MASA DEPAN ACEH : SPIRIT AGAMA HARUS SEJALAN DENGAN SPIRIT KEBEBASAN
Pertarungan antara kebebasan dan kekuasaan, antara spirit agama dan spirit kebebasan merupakan narasi sejarah yang menjadi penanda paling memorial dalam sejarah manusia. Kekuasaan dalam banyak hal tidaklah otonom dan berdiri sendiri tetapi merupakan proses persekongkolan baik dan jahat dari agamawan dan kekuasaan yang sering di menangkan oleh yang jahat.
Sejatinya, Aceh yang ideal adalah Aceh yang spirit agamanya (the spirit of religion), mendukung kepada spirit kebebasan (the spirit of freedom), yang terjadi malah sebaiknya, spirit agama bertentangan dengan spirit kebebasan, spirit agama mereduksi spirit kebebasan. Aceh hari ini adalah Aceh yang Spirit agama dan spirit kebebasan selalu bergerak kearah yang berlawanan.

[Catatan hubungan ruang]
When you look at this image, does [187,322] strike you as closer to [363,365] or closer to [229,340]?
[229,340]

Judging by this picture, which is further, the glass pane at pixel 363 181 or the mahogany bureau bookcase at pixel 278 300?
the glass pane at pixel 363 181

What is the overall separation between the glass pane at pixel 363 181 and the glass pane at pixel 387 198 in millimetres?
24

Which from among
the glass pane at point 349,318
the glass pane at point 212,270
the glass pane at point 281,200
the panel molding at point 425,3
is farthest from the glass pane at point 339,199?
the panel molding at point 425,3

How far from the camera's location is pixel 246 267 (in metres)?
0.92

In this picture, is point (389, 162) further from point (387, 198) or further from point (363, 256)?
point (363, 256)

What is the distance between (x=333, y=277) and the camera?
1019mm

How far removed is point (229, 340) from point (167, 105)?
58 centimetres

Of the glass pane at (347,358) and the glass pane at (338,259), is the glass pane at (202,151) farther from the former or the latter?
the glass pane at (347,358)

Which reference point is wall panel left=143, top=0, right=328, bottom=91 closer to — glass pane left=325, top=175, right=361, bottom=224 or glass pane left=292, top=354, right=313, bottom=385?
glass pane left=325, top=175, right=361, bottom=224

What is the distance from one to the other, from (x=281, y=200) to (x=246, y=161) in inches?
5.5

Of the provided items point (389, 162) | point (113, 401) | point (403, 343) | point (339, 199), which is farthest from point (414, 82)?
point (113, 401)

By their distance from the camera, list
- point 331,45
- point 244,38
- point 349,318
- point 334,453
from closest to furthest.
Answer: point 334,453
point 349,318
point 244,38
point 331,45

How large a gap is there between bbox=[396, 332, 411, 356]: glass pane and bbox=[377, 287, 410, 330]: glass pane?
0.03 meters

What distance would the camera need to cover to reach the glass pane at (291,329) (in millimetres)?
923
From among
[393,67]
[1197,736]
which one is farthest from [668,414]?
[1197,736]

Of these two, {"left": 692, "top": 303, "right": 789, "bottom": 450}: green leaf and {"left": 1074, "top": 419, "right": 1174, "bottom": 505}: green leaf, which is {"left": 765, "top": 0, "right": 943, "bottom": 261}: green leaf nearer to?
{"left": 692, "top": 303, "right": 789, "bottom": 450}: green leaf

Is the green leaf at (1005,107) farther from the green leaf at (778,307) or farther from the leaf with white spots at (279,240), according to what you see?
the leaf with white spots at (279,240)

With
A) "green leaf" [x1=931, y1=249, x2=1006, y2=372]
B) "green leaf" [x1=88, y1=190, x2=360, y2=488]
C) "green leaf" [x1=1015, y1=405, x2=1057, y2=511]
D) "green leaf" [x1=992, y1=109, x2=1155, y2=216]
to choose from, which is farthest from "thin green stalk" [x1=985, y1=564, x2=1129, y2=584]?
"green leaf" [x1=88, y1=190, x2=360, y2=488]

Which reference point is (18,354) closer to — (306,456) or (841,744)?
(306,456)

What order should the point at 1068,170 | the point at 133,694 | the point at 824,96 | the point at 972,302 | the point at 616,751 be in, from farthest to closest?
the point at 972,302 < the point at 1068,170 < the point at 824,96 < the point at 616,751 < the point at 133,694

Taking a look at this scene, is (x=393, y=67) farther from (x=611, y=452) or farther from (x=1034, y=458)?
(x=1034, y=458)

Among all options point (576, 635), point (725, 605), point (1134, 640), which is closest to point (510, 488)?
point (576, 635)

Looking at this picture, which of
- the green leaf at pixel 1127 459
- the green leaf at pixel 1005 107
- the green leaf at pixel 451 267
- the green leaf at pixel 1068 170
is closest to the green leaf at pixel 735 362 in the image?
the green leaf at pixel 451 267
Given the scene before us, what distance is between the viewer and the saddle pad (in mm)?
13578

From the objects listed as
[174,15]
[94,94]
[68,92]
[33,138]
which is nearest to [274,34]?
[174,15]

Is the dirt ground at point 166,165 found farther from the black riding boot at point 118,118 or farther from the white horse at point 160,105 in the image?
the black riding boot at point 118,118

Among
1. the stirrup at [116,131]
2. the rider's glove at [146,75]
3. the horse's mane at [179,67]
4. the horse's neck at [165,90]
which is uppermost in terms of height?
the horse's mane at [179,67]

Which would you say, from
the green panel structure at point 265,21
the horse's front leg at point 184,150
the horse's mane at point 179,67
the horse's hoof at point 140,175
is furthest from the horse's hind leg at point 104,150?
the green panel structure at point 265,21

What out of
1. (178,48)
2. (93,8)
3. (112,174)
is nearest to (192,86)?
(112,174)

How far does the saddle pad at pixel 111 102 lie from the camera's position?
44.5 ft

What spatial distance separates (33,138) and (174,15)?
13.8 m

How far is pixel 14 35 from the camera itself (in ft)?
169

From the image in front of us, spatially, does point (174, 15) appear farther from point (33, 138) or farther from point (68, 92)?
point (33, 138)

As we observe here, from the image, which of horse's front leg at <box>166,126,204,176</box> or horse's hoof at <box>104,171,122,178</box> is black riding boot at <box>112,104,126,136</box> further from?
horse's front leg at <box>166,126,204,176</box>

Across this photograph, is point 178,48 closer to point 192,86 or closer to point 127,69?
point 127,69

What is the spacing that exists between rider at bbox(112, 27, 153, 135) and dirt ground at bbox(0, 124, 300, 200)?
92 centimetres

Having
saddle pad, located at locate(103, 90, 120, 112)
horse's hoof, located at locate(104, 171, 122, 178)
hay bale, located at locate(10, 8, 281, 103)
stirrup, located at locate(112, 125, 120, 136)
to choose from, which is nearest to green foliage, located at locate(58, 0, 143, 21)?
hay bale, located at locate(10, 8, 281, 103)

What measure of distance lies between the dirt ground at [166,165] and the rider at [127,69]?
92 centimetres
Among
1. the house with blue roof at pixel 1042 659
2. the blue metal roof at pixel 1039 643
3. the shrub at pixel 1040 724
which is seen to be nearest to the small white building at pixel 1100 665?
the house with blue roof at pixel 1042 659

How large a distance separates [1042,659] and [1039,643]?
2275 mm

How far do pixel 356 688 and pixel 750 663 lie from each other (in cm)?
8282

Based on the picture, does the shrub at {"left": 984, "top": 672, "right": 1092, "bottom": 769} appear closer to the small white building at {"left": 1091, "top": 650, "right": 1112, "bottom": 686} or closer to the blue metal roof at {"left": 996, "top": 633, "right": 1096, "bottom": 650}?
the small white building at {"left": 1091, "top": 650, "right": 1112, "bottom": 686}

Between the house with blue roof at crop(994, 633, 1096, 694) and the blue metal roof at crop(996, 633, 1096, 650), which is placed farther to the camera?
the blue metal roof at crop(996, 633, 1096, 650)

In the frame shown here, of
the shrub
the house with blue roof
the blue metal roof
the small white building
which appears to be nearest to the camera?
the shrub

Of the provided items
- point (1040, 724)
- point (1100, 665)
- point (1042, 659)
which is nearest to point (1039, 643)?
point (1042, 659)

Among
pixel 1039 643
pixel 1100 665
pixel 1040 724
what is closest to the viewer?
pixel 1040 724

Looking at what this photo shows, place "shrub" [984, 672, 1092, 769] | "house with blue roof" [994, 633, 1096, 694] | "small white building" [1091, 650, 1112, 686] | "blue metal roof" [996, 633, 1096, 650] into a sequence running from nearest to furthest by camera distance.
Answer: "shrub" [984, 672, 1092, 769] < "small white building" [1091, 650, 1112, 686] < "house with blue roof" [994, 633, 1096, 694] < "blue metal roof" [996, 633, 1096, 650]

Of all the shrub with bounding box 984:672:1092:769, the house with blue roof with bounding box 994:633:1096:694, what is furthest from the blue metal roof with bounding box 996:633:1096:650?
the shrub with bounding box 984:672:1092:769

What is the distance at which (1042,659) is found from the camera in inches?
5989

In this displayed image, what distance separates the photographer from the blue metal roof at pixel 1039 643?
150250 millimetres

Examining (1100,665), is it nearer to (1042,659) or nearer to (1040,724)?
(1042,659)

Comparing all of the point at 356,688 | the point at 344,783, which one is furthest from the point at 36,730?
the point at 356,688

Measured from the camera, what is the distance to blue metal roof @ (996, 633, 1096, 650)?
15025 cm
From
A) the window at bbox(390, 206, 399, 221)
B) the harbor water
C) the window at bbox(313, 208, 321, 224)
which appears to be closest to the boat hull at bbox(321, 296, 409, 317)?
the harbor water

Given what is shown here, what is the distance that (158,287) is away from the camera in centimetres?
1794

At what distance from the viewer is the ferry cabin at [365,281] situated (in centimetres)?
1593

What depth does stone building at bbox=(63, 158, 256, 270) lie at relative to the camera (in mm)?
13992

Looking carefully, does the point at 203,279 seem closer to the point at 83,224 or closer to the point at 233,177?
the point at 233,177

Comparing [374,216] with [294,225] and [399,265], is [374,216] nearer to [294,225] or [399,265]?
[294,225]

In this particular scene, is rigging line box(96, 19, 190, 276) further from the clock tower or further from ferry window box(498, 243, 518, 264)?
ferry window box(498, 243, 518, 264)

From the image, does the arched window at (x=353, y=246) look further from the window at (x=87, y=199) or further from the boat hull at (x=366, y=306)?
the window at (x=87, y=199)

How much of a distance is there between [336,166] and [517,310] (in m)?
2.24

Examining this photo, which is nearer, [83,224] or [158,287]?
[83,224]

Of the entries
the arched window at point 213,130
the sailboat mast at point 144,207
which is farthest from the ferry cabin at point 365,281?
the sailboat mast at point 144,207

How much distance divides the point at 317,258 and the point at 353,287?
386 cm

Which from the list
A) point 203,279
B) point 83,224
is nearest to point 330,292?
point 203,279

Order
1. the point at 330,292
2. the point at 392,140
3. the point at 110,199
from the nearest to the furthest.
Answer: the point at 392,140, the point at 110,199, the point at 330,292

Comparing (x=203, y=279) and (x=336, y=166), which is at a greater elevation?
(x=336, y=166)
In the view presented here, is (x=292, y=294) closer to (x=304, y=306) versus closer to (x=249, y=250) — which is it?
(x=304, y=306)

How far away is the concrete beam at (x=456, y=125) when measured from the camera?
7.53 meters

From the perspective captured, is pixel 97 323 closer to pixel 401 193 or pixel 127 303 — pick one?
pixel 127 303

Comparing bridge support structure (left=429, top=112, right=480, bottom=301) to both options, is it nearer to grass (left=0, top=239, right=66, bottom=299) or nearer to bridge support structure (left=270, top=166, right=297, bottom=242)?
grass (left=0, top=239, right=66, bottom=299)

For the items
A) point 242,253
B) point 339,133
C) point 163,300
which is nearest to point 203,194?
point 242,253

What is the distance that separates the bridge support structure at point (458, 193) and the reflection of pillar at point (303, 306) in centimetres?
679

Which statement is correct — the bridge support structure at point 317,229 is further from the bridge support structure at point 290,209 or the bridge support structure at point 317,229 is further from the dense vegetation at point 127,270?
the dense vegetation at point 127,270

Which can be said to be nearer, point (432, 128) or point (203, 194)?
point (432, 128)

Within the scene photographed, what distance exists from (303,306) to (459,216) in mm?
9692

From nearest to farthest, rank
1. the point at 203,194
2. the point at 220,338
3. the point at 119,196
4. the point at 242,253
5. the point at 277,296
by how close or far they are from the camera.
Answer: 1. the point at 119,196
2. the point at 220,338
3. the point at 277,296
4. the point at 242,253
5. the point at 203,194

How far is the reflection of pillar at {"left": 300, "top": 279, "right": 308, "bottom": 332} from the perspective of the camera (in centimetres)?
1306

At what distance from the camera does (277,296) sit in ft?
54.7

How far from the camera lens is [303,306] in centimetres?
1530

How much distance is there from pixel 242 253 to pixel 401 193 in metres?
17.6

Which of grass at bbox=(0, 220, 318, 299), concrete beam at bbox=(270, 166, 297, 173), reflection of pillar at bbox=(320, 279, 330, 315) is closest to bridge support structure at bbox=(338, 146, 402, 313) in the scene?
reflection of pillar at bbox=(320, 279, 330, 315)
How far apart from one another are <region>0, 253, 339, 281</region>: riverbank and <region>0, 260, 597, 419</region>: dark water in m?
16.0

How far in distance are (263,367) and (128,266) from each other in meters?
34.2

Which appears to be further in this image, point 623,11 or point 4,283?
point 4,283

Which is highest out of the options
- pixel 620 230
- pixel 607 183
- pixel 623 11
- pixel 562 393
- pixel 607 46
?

• Tujuan Latihan
Salin lagi bagian teks tentang masa depan Aceh antara "MASA DEPAN ACEH" dan "kearah yang berlawanan.", termasuk keduanya, lalu ganti "narasi sejarah" dengan "kisah sejarah". Baris-baris data di atas tidak dipakai di sini.

• Hasil
MASA DEPAN ACEH : SPIRIT AGAMA HARUS SEJALAN DENGAN SPIRIT KEBEBASAN
Pertarungan antara kebebasan dan kekuasaan, antara spirit agama dan spirit kebebasan merupakan kisah sejarah yang menjadi penanda paling memorial dalam sejarah manusia. Kekuasaan dalam banyak hal tidaklah otonom dan berdiri sendiri tetapi merupakan proses persekongkolan baik dan jahat dari agamawan dan kekuasaan yang sering di menangkan oleh yang jahat.
Sejatinya, Aceh yang ideal adalah Aceh yang spirit agamanya (the spirit of religion), mendukung kepada spirit kebebasan (the spirit of freedom), yang terjadi malah sebaiknya, spirit agama bertentangan dengan spirit kebebasan, spirit agama mereduksi spirit kebebasan. Aceh hari ini adalah Aceh yang Spirit agama dan spirit kebebasan selalu bergerak kearah yang berlawanan.